╭─ Passage provided
Is there another thread that explains what variations in grip caused those bare shafts?


----------



## Robspartacus (Feb 20, 2017)

E_L33T Arch3r said:


> Is there another thread that explains what variations in grip caused those bare shafts?


Honestly, instead of reading a post about it, actually experiment yourself. It will make more sense to you. When you don't have a proper grip, you ultimately torque your bow. 

Sent from my SM-N960U1 using Tapatalk


----------



## Sled (Jul 19, 2014)

after a bit of experimentation I'm not sure I'm much further along than I was last weekend. I did lengthen the d-loop and changed my anchor point. To accomplish this I went back through resetting the peep, twisting the string and changing the timing. After twisting the string I did need to go back and reset my center shot through the Berger hole. I checked for the rest parallel to the riser and did have to bump that out a bit. After all that, I feel a bit overextended with such a long d-loop. the draw length itself is at 31.5 in not including the extra inch and a quarter of d loop. I will continue to work on this but right now it looks like mechanicals this season for me.
╰─
╭─ Recorded data
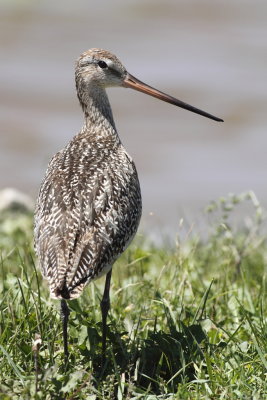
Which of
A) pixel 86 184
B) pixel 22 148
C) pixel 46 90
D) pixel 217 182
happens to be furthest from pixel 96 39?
pixel 86 184

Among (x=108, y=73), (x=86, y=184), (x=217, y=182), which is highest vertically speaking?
(x=108, y=73)

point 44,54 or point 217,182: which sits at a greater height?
point 44,54

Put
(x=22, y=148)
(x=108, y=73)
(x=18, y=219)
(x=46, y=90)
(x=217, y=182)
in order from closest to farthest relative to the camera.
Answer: (x=108, y=73) → (x=18, y=219) → (x=217, y=182) → (x=22, y=148) → (x=46, y=90)

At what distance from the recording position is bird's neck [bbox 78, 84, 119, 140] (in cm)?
752

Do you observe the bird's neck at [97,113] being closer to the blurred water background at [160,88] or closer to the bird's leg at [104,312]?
the bird's leg at [104,312]

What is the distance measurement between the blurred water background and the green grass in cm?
287

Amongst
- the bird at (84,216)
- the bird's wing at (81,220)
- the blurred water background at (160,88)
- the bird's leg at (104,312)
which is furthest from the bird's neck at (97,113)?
the blurred water background at (160,88)

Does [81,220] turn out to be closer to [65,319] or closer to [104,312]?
[65,319]

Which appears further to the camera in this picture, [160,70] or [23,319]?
[160,70]

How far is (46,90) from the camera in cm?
1544

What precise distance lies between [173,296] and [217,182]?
→ 5.60 metres

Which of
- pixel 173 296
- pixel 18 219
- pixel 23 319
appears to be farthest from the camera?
pixel 18 219

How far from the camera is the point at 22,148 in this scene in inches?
537

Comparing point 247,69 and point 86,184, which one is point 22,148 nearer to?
point 247,69
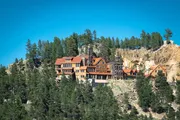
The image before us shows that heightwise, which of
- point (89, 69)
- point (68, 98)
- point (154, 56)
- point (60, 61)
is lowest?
point (68, 98)

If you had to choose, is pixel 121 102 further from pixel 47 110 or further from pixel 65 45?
pixel 65 45

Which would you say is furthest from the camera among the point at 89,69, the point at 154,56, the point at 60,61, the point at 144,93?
the point at 154,56

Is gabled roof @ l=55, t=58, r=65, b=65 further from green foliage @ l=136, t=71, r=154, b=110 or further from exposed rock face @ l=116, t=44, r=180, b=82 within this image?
green foliage @ l=136, t=71, r=154, b=110

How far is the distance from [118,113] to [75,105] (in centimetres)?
1141

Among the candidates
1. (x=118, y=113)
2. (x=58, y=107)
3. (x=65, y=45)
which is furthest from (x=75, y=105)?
(x=65, y=45)

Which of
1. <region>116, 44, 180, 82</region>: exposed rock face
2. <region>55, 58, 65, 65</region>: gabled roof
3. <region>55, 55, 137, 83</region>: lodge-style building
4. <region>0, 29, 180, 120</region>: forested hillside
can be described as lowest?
<region>0, 29, 180, 120</region>: forested hillside

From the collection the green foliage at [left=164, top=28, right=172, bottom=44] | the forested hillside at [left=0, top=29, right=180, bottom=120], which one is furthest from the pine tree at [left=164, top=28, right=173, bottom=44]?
the forested hillside at [left=0, top=29, right=180, bottom=120]

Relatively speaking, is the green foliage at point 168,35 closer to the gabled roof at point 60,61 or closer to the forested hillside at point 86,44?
the forested hillside at point 86,44

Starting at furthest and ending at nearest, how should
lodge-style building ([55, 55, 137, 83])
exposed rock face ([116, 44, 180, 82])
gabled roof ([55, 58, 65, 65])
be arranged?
exposed rock face ([116, 44, 180, 82]), gabled roof ([55, 58, 65, 65]), lodge-style building ([55, 55, 137, 83])

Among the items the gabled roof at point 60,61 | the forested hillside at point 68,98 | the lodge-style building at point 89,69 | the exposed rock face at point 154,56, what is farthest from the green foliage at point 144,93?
the gabled roof at point 60,61

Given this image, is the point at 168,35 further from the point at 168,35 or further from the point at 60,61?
the point at 60,61

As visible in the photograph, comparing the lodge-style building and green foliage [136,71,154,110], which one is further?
the lodge-style building

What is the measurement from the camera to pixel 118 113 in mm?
88500

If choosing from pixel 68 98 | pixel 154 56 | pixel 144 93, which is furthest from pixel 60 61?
pixel 154 56
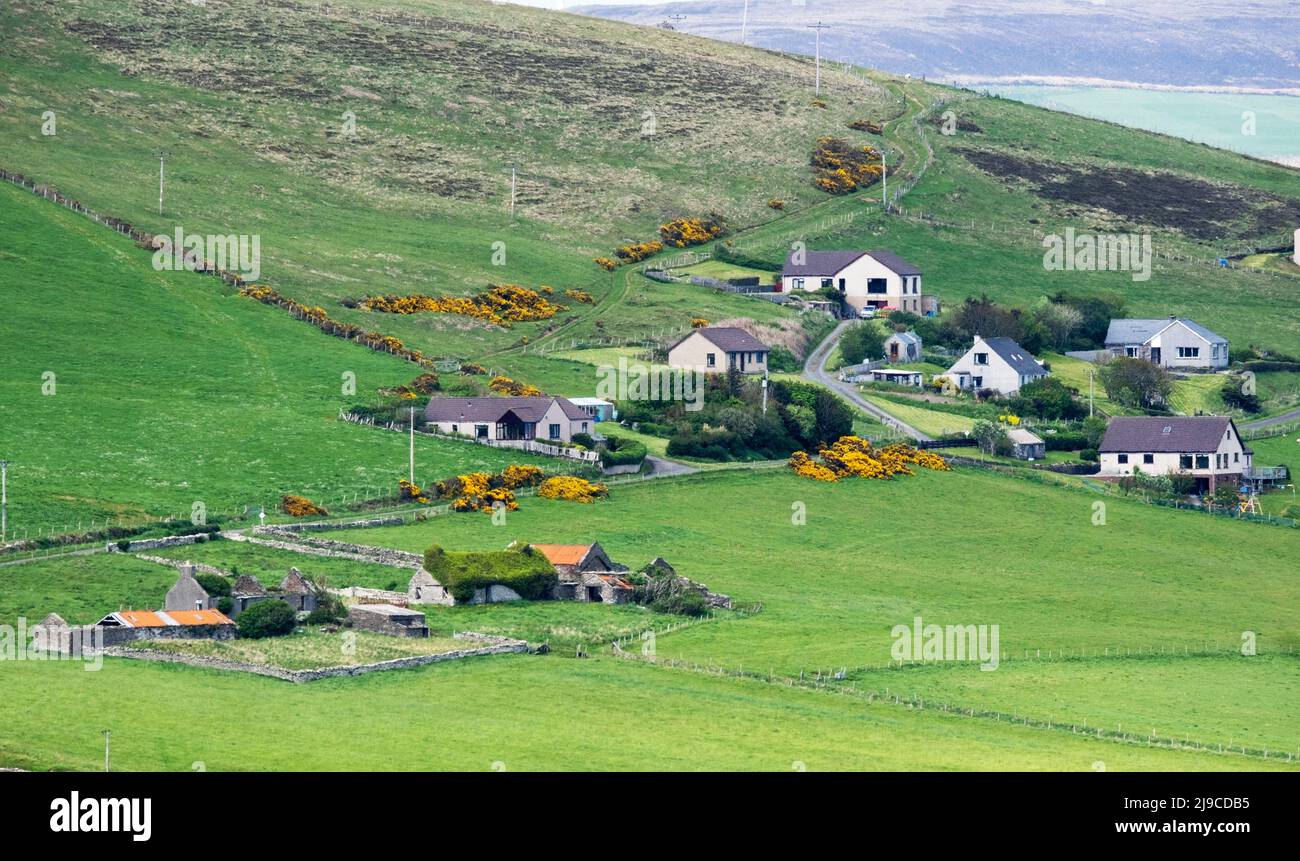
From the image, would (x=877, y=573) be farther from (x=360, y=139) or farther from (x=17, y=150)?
(x=360, y=139)

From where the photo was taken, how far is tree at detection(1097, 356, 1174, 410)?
145625 millimetres

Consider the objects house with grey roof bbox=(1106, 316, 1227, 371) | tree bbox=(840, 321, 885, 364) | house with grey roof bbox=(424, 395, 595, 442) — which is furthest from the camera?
house with grey roof bbox=(1106, 316, 1227, 371)

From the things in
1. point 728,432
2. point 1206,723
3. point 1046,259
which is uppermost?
point 1046,259

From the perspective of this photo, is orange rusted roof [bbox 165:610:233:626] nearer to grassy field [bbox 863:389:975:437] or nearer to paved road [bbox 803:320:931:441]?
paved road [bbox 803:320:931:441]

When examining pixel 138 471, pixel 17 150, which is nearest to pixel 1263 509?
pixel 138 471

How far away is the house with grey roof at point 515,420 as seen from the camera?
390 feet

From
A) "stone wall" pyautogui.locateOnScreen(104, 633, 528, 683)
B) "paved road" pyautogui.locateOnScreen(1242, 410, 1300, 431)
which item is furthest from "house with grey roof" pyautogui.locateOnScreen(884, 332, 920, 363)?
"stone wall" pyautogui.locateOnScreen(104, 633, 528, 683)

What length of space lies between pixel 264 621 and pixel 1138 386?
81.5m

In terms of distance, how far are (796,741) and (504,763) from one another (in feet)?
33.2

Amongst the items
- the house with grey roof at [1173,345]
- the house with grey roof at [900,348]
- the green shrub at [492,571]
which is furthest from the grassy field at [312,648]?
the house with grey roof at [1173,345]

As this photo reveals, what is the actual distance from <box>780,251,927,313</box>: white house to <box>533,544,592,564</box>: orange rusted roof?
256 ft

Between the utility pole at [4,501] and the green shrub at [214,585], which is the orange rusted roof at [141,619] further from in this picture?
the utility pole at [4,501]

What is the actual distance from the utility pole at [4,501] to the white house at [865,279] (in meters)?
80.8

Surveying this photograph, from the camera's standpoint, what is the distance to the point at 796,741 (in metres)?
67.3
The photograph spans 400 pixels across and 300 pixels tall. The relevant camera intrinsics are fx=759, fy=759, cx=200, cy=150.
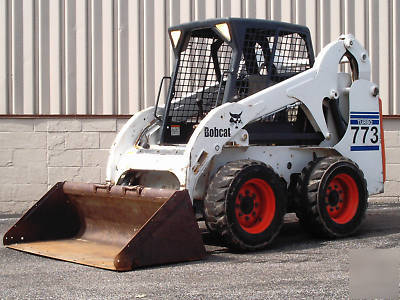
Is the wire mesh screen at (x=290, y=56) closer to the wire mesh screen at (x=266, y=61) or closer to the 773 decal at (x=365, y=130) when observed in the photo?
the wire mesh screen at (x=266, y=61)

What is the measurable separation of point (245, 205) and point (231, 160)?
66 centimetres

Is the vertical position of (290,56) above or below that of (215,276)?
above

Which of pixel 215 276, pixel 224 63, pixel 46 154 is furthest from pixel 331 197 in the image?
pixel 46 154

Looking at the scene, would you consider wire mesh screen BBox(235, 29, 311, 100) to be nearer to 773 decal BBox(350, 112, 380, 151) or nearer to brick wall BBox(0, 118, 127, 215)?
773 decal BBox(350, 112, 380, 151)

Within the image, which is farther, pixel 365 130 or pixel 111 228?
pixel 365 130

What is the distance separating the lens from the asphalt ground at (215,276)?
19.8 feet

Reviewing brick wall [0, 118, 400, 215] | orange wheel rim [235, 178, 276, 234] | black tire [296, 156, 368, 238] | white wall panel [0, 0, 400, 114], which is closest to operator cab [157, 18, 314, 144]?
black tire [296, 156, 368, 238]

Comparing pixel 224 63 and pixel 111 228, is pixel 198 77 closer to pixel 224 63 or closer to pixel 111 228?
pixel 224 63

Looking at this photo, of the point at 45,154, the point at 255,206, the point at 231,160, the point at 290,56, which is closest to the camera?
the point at 255,206

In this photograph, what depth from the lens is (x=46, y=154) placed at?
11.8 m

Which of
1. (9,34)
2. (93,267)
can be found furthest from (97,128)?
(93,267)

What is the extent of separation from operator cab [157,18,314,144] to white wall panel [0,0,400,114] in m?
2.61

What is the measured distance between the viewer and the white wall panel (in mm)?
11875

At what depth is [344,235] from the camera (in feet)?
28.9
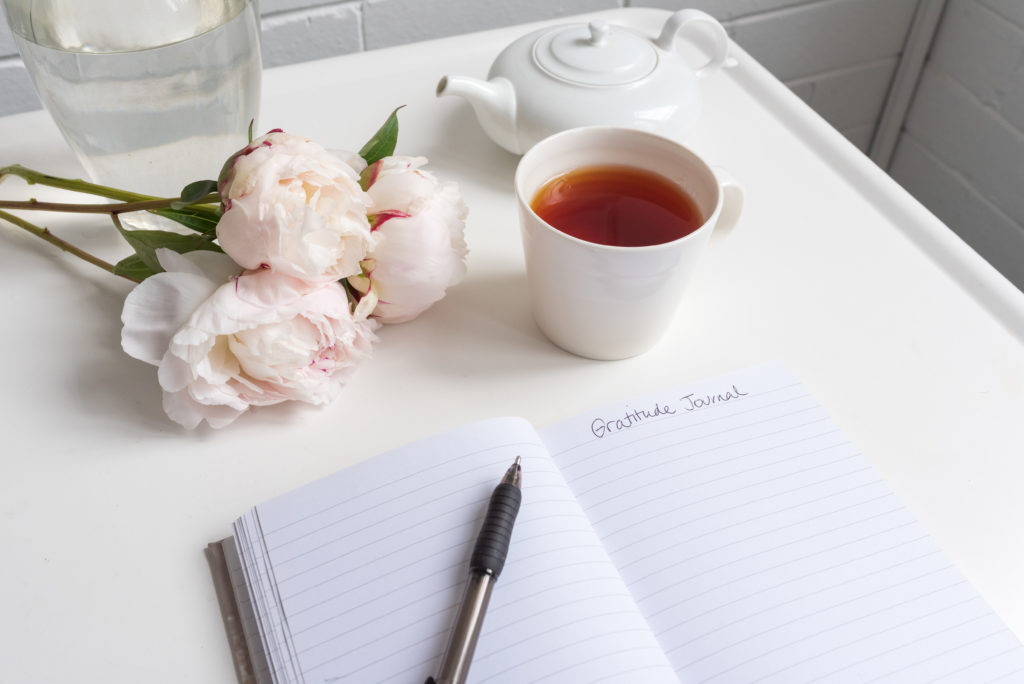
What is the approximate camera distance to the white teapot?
0.63 metres

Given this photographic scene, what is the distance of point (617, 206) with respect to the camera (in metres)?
0.55

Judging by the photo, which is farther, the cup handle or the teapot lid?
the teapot lid

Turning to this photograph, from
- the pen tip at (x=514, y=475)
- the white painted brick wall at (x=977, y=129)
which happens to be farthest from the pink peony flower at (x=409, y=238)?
the white painted brick wall at (x=977, y=129)

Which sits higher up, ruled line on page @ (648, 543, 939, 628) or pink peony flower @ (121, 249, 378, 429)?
pink peony flower @ (121, 249, 378, 429)

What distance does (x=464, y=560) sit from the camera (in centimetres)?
42

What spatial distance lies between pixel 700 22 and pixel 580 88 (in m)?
0.16

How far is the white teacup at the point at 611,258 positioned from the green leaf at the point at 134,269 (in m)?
0.23

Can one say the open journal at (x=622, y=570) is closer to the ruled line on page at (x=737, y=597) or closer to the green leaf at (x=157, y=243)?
the ruled line on page at (x=737, y=597)

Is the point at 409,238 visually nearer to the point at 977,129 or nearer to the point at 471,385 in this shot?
the point at 471,385

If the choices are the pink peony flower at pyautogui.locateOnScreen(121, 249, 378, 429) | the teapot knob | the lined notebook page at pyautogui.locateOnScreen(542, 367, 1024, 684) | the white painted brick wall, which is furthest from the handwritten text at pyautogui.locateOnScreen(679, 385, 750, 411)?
the white painted brick wall

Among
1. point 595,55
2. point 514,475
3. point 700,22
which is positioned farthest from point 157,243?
point 700,22

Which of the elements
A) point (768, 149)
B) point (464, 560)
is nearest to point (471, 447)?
point (464, 560)

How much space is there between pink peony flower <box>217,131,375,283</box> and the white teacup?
0.34ft

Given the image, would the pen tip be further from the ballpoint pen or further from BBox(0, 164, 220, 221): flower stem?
BBox(0, 164, 220, 221): flower stem
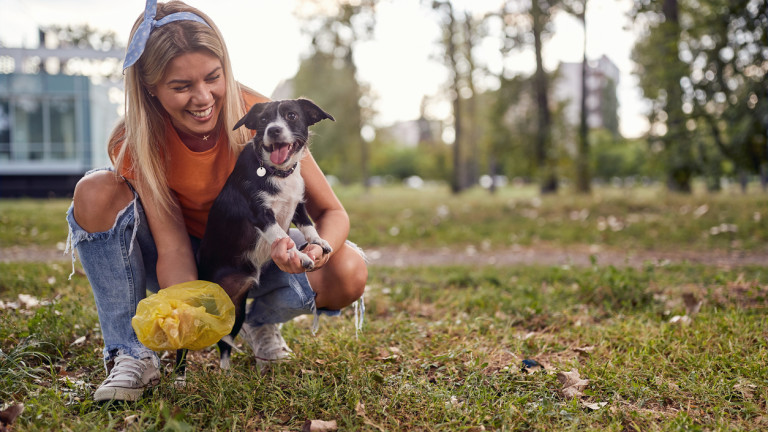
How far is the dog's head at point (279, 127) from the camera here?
2.18 metres

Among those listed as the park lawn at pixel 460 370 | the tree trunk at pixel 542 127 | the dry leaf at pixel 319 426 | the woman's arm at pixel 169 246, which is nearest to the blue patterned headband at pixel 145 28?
the woman's arm at pixel 169 246

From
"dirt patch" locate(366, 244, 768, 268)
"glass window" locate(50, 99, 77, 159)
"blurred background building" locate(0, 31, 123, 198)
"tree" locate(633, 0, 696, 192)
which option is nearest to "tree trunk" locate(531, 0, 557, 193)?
"tree" locate(633, 0, 696, 192)

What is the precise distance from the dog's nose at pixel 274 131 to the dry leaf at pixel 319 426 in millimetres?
1138

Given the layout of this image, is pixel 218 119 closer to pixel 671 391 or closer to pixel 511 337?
pixel 511 337

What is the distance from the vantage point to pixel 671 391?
2.34 meters

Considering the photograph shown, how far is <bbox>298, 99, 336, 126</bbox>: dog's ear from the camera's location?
2.28 meters

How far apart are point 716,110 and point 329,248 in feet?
A: 27.6

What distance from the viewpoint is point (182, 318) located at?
2.02 metres

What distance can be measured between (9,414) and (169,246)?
865mm

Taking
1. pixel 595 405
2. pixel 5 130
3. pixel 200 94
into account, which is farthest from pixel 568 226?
pixel 5 130

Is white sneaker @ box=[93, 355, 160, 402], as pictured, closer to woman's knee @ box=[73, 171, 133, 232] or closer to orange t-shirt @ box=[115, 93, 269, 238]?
woman's knee @ box=[73, 171, 133, 232]

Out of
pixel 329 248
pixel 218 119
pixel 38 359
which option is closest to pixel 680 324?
pixel 329 248

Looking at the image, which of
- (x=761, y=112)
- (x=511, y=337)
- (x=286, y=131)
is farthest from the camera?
(x=761, y=112)

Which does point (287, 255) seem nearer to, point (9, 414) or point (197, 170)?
point (197, 170)
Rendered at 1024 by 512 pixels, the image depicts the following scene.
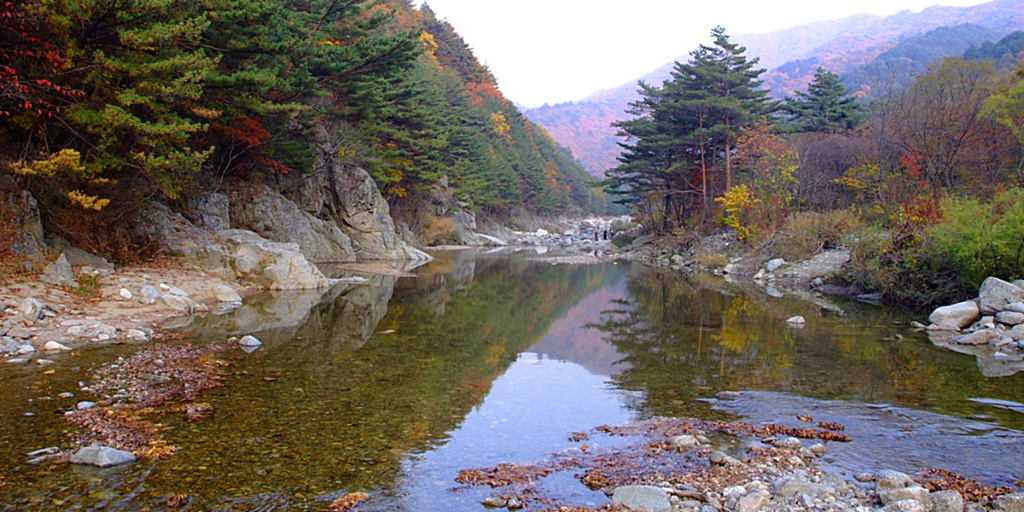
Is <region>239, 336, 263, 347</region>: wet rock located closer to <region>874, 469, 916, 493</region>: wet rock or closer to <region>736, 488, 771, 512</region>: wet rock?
<region>736, 488, 771, 512</region>: wet rock

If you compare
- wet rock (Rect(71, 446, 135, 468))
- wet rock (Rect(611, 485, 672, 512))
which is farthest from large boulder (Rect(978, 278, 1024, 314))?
wet rock (Rect(71, 446, 135, 468))

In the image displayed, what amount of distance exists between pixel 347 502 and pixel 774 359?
28.1 feet

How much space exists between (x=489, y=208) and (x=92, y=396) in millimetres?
63756

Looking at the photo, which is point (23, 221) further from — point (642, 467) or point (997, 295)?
point (997, 295)

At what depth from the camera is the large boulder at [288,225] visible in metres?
23.9

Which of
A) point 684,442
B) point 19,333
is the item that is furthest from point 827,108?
point 19,333

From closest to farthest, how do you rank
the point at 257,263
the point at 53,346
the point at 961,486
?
1. the point at 961,486
2. the point at 53,346
3. the point at 257,263

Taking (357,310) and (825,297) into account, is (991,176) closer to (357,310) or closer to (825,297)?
(825,297)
╰─
Tasks.
[A] In the archery forum thread, what does Sled give as the draw length, not counting the extra d-loop?
[B] Switch "Berger hole" to "plunger hole" in the archery forum thread, then give the text from "after a bit" up to and including "season for me.".
[C] From the archery forum thread, list every part of the bow setup or shooting form that Sled says was changed, lengthened, reset or adjusted.

Results of the exercise.
[A] 31.5 inches.

[B]
after a bit of experimentation I'm not sure I'm much further along than I was last weekend. I did lengthen the d-loop and changed my anchor point. To accomplish this I went back through resetting the peep, twisting the string and changing the timing. After twisting the string I did need to go back and reset my center shot through the plunger hole. I checked for the rest parallel to the riser and did have to bump that out a bit. After all that, I feel a bit overextended with such a long d-loop. the draw length itself is at 31.5 in not including the extra inch and a quarter of d loop. I will continue to work on this but right now it looks like mechanicals this season for me.

[C]
- d-loop (lengthened)
- anchor point
- peep
- string (twisted)
- timing
- center shot
- rest